Complaints against Independent Custody Visitors

Complaints against individual custody visitors may come from different sources, including detainees, police personnel, fellow visitors, or others who may come into contact with them in the course of their duties. In the event that a complaint is made against a custody visitor, the following procedure will be followed:

  • The Independent Custody Visiting Manager within the OPCC will request the complaint is put in writing.
  • The Independent Custody Visiting Manager within the OPCC will notify the custody visitor of its receipt and content
  • The Independent Custody Visitor will be given the opportunity of responding to the complaint in writing
  • The Independent Custody Visiting Manager will make the necessary enquiries to determine the substance of the complaint
  • The Independent Custody Visiting Coordinator will agree findings and recommendations with the Chief Executive and inform the custody visitor of the outcome in writing.

If the custody visitor wishes to appeal against the outcome, the appeal should be made in writing to the Chief Executive of the Office of the Police and Crime Commissioner. Every attempt will be made to resolve the complaint in a timely manner.

About the custody visitor role


The OPCC may appoint any person as an Independent Custody Visitor who is aged 18, has been a resident in the UK for at least 3 years prior to the date of application and resides in Bedfordshire. The OPCC endeavours to ensure that custody visitors recruited to the scheme are reflective of the of the local community, providing a suitable balance in terms of age, gender, and ethnicity. Custody visitors should be able to make unbiased observations which in turn will ensure that the community, Police and Crime Commissioner, and police can have confidence.

Each application will be treated on its merits, but the over-riding factor will be to prevent possible conflicts of interest, and to maintain the independence and integrity of the scheme as a whole.

Anyone who has been convicted of an offence which could be punishable with imprisonment within the last five years, or who has ever served a term of imprisonment or detention, may not be suitable for the role.

All applicants go through police vetting procedures.  Applicants will be asked to include details of any convictions, other than those which are spent by reason of the Rehabilitation of Offenders Act 1974, and to consent to police vetting enquiries being made.

Applications will not be considered from people who are:

(a) A serving officer of a Police Force (this may include serving members of the Special Constabulary, Police Community Support Officers (PCSOs) and support staff employees (including OPCC staff) as well as Police and Crime Panel members and justices of the peace.

(b) Under the age of 18 years (at the time of appointment)

(c) Lay Observers in the Bedfordshire County.

(d) Currently an Appropriate Adult in the Bedfordshire area.

**Task goal**
Under the custody visitor text, to whom should a custody visitor address an appeal against the outcome of a complaint?

**Dataset entries**
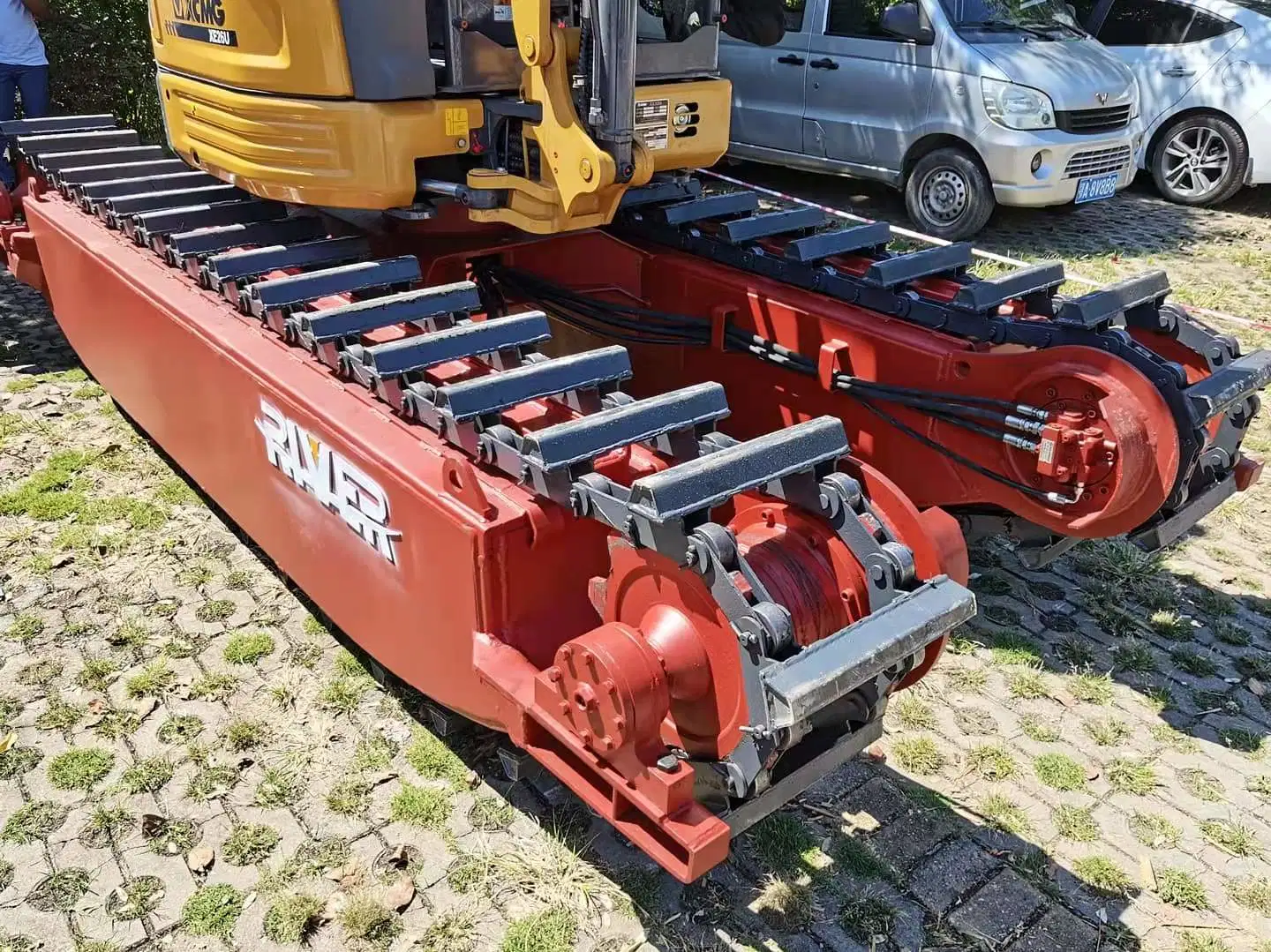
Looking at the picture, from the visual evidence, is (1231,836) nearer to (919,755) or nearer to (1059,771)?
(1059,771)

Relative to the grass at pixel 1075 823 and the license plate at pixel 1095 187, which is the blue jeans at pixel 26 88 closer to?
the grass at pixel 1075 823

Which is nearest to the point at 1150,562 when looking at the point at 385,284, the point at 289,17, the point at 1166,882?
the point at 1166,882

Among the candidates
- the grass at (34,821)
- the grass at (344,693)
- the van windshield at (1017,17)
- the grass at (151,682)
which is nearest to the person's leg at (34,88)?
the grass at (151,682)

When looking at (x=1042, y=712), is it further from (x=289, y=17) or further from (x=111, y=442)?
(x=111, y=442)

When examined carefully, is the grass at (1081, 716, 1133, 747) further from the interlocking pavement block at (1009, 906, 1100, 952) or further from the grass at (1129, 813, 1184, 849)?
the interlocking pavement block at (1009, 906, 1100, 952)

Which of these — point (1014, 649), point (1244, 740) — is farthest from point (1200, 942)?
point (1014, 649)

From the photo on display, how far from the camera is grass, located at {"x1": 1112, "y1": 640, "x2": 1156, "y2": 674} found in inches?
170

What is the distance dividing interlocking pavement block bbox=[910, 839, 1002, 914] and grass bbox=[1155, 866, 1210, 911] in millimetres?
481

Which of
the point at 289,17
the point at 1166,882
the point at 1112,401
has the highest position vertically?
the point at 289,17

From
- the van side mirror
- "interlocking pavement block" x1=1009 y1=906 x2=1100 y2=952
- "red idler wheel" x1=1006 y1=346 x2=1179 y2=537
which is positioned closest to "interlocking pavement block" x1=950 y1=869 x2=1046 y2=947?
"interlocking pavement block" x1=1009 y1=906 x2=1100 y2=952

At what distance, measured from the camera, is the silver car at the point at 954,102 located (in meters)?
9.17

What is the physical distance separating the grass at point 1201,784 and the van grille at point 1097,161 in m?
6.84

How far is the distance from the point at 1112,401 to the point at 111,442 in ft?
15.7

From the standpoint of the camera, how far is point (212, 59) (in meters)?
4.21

---

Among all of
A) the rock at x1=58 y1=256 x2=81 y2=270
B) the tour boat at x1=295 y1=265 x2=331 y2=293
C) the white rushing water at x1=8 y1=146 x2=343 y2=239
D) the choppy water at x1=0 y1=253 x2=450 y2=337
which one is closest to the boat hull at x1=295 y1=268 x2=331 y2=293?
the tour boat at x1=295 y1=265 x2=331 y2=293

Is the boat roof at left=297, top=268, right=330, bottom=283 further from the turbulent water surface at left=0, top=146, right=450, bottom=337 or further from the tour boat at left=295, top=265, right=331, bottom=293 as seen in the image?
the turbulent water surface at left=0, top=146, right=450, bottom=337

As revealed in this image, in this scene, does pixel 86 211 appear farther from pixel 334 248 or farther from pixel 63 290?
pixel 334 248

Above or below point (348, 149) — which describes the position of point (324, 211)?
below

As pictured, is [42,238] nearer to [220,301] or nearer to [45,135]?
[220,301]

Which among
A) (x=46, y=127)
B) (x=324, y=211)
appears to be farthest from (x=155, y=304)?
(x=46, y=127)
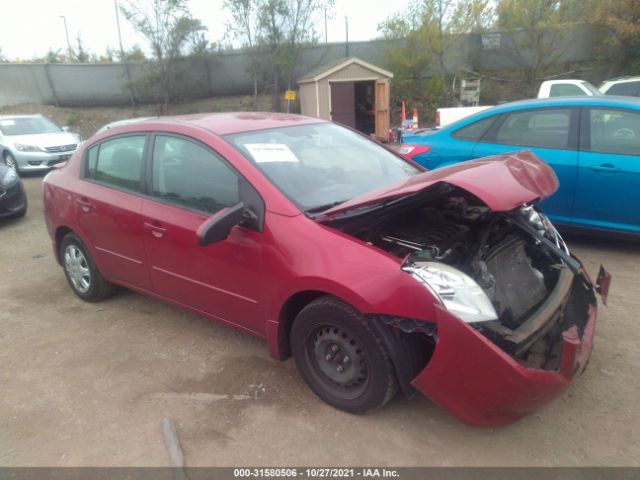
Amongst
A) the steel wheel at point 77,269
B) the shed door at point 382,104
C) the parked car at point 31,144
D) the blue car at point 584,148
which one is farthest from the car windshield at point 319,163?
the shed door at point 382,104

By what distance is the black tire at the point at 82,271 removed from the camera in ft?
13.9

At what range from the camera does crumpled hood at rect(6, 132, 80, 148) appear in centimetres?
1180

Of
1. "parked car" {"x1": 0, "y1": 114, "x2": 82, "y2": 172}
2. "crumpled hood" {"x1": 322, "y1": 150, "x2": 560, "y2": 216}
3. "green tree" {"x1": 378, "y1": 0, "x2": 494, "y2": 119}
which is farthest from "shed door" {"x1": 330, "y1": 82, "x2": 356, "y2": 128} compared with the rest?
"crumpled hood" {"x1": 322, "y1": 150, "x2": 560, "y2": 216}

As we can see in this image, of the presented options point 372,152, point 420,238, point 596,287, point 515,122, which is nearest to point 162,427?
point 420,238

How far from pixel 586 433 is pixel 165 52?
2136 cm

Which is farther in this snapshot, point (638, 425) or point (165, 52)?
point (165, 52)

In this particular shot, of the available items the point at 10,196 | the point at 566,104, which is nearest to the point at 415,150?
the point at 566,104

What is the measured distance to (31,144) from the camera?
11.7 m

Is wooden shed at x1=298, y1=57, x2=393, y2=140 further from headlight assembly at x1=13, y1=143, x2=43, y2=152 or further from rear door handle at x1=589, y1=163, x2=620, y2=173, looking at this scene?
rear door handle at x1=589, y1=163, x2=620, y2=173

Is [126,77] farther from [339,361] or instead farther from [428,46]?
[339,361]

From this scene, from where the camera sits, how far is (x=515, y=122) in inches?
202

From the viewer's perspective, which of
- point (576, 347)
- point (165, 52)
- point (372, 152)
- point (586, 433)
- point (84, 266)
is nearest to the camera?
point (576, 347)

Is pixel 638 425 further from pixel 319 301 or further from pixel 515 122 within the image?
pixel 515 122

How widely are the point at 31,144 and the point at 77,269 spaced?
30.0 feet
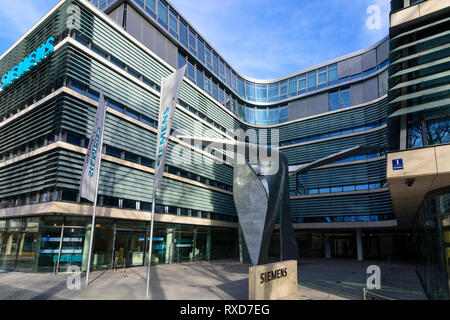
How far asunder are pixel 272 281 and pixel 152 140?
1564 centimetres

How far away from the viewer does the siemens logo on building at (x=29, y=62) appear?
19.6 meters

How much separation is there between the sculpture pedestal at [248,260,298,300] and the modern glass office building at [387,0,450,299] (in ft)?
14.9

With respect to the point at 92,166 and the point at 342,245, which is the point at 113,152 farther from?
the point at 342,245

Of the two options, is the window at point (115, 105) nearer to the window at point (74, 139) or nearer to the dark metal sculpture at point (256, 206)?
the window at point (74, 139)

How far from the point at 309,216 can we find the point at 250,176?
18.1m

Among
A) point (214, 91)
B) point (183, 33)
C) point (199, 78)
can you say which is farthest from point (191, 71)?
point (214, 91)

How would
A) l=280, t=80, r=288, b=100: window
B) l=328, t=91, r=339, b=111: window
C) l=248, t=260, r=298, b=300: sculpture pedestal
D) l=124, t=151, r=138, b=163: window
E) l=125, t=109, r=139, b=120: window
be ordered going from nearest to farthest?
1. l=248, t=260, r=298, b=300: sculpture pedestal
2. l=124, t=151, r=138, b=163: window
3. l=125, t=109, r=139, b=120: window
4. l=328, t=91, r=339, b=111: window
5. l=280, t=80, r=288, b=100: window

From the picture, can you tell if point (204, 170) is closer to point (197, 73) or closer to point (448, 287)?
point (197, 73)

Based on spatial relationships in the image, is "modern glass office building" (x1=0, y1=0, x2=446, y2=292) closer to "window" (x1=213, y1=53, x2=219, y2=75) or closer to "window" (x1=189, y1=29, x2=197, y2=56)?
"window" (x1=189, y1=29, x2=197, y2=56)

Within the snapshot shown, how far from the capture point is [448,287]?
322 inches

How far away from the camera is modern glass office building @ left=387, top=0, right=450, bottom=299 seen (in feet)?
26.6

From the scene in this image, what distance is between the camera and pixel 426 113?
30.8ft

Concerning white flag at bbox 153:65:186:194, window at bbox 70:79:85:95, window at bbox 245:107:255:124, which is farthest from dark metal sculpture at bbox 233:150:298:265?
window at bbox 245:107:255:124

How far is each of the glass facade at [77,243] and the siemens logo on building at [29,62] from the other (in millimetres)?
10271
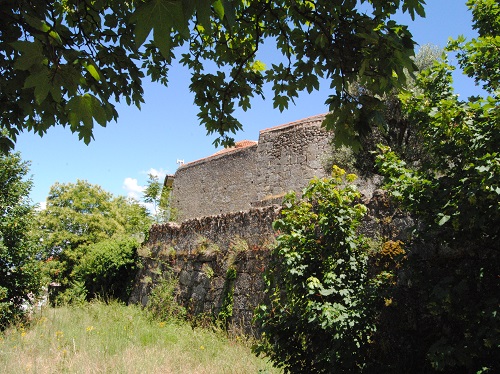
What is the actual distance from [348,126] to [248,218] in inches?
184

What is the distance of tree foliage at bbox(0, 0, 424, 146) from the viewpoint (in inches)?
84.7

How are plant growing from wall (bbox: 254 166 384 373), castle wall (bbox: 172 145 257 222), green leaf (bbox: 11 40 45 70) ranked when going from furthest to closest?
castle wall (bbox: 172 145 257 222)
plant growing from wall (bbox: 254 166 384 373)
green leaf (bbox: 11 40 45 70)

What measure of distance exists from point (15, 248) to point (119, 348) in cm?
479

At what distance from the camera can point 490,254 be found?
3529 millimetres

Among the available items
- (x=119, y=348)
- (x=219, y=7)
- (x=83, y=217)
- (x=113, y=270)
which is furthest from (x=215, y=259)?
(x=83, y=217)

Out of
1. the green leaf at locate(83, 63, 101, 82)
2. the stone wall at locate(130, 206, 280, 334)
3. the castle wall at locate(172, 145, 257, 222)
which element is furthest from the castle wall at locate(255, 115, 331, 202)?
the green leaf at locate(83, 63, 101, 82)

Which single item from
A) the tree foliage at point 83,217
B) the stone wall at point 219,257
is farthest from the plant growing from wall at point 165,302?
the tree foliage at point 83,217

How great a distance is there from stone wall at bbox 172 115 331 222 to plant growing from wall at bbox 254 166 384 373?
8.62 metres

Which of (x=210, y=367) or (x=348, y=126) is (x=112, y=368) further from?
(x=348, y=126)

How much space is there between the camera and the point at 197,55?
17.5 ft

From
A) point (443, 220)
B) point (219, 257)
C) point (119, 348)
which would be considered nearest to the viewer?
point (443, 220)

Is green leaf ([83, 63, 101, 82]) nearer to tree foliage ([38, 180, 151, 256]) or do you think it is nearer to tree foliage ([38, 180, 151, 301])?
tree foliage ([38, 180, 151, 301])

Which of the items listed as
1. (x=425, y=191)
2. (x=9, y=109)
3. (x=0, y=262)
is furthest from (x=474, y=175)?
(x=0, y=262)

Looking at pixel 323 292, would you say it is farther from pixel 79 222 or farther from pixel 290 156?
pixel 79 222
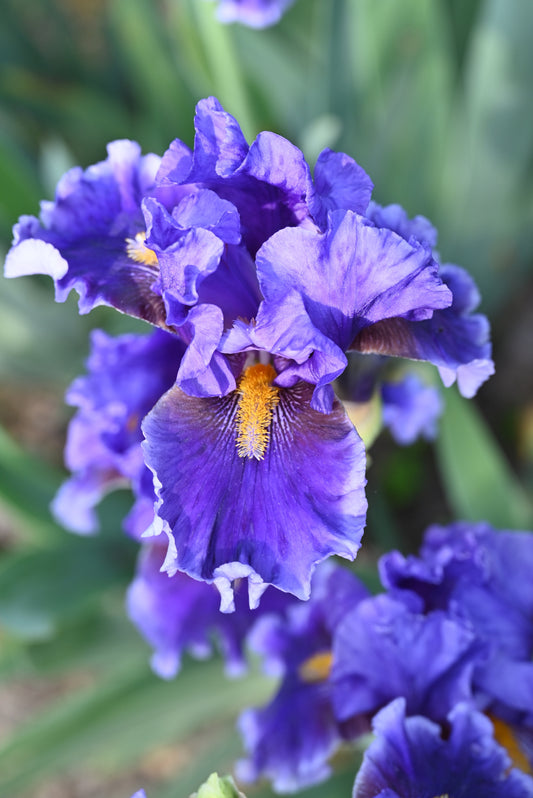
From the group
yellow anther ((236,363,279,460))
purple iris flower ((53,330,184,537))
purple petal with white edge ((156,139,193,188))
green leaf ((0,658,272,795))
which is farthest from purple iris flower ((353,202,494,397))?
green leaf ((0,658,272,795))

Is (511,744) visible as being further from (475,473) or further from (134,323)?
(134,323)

**Solution**
The appeal should be made in writing to the Chief Executive of the Office of the Police and Crime Commissioner.